Lista de tarefas.
1. Segundo o texto sobre Goianá, onde o lixo da cidade era jogado até 1997?
2. Devolva o trecho do texto sobre Goianá que vai de "Na região - Outra" até "a limpeza urbana.", sem alterar nada.

Texto para leitura.
Na região - Outra referência nacional é o programa desenvolvido há dez anos no município de Goianá, com população de cinco mil habitantes. Até 1997, o lixo era jogado às margens do Rio Novo. A prefeitura decidiu implantar um plano de gestão integrada dos resíduos sólidos. Um amplo projeto de educação foi iniciado, com educação ambiental dada aos funcionários da limpeza e aos professores, aliado à construção de aterro controlado e da unidade de triagem e compostagem. As campanhas foram estendidas a alunos, lideranças religiosas e associações diversas. Hoje, 80% da população mantêm procedimentos corretos. A cidade passou a receber cerca de R$ 5 mil, de ICMS ecológico, diminuindo assim as despesas com a limpeza urbana.
Para o consultor ambiental, responsável pela empresa Biokratus, contratada para mudar o perfil de Goianá, José Mário de Oliveira, são números positivos, já que o processo de educar a população para a questão ambiental é lento. “Porto Alegre demorou dez anos para implantar a coleta seletiva. Tudo foi feito paulatinamente, bairro a bairro, e não de uma vez só, como muitas cidades tentam. Lá, foram criados centros de triagem, e, hoje, as cooperativas de catadores contam com parceiros. Até os índices de alcoolismo foram reduzidos.” Segundo José Mário, a escola é ponto chave, mas não é o único. “O trabalho precisa ser feito em condomínios, bairros, indústrias. Cada setor deve ser incluído ao processo, até que cada pessoa, da dona de casa ao empresário, tenha a consciência individual de sua importância e não dependa apenas de atitudes do poder público.”

Base de dados.
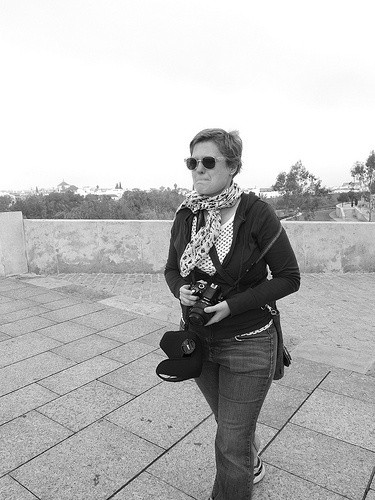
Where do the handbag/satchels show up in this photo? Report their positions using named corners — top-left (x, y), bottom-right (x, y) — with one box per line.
top-left (271, 306), bottom-right (291, 379)
top-left (156, 330), bottom-right (204, 383)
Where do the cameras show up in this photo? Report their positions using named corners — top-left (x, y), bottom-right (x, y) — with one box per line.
top-left (187, 281), bottom-right (224, 329)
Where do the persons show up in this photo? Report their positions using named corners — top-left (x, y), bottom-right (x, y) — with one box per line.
top-left (163, 127), bottom-right (302, 500)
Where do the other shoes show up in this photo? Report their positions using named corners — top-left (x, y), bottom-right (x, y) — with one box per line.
top-left (253, 455), bottom-right (265, 484)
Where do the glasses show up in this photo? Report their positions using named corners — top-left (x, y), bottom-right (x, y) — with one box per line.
top-left (183, 155), bottom-right (229, 171)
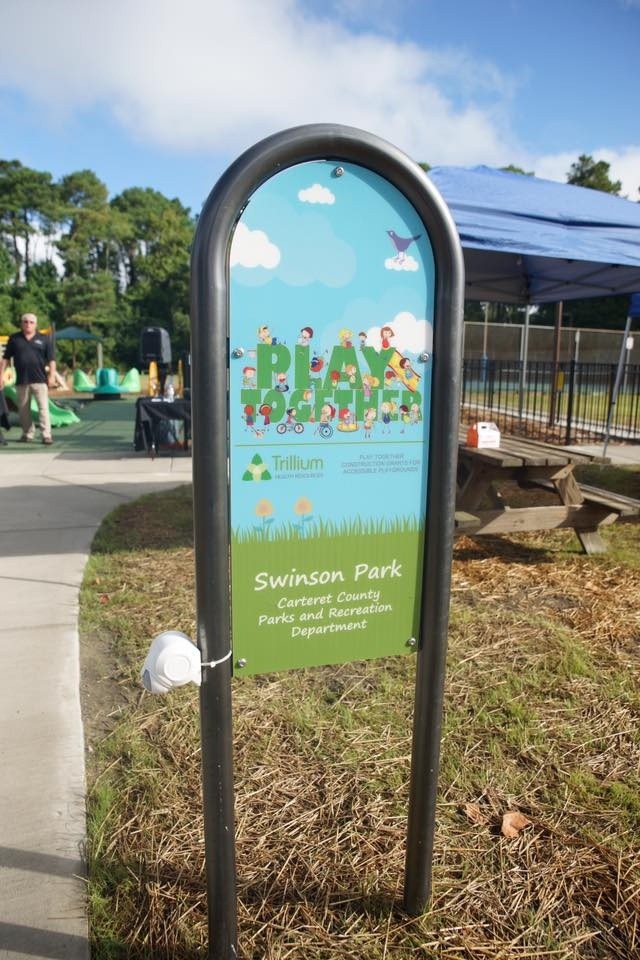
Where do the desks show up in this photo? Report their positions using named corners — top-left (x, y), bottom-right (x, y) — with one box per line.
top-left (458, 422), bottom-right (608, 554)
top-left (136, 396), bottom-right (191, 455)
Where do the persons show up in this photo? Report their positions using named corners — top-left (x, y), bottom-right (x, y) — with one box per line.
top-left (0, 313), bottom-right (56, 444)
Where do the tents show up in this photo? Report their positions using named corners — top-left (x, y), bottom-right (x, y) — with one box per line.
top-left (424, 165), bottom-right (640, 368)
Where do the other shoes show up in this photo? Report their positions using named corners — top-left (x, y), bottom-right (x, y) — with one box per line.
top-left (43, 438), bottom-right (53, 444)
top-left (16, 437), bottom-right (32, 442)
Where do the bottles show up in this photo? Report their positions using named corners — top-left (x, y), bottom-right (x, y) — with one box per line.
top-left (167, 384), bottom-right (174, 403)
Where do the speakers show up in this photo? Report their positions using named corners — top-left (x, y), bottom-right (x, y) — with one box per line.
top-left (139, 630), bottom-right (201, 692)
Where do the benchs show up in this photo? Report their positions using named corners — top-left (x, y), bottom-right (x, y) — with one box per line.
top-left (456, 479), bottom-right (640, 529)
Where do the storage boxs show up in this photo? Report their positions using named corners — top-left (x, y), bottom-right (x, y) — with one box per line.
top-left (466, 421), bottom-right (500, 447)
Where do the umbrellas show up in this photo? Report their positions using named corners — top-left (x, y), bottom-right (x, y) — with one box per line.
top-left (56, 326), bottom-right (96, 368)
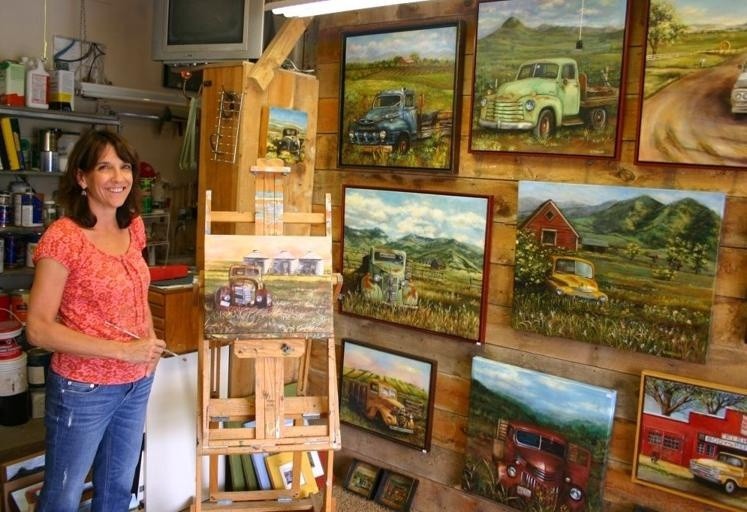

Respostas das tarefas.
1. Às margens do Rio Novo.

2.
Na região - Outra referência nacional é o programa desenvolvido há dez anos no município de Goianá, com população de cinco mil habitantes. Até 1997, o lixo era jogado às margens do Rio Novo. A prefeitura decidiu implantar um plano de gestão integrada dos resíduos sólidos. Um amplo projeto de educação foi iniciado, com educação ambiental dada aos funcionários da limpeza e aos professores, aliado à construção de aterro controlado e da unidade de triagem e compostagem. As campanhas foram estendidas a alunos, lideranças religiosas e associações diversas. Hoje, 80% da população mantêm procedimentos corretos. A cidade passou a receber cerca de R$ 5 mil, de ICMS ecológico, diminuindo assim as despesas com a limpeza urbana.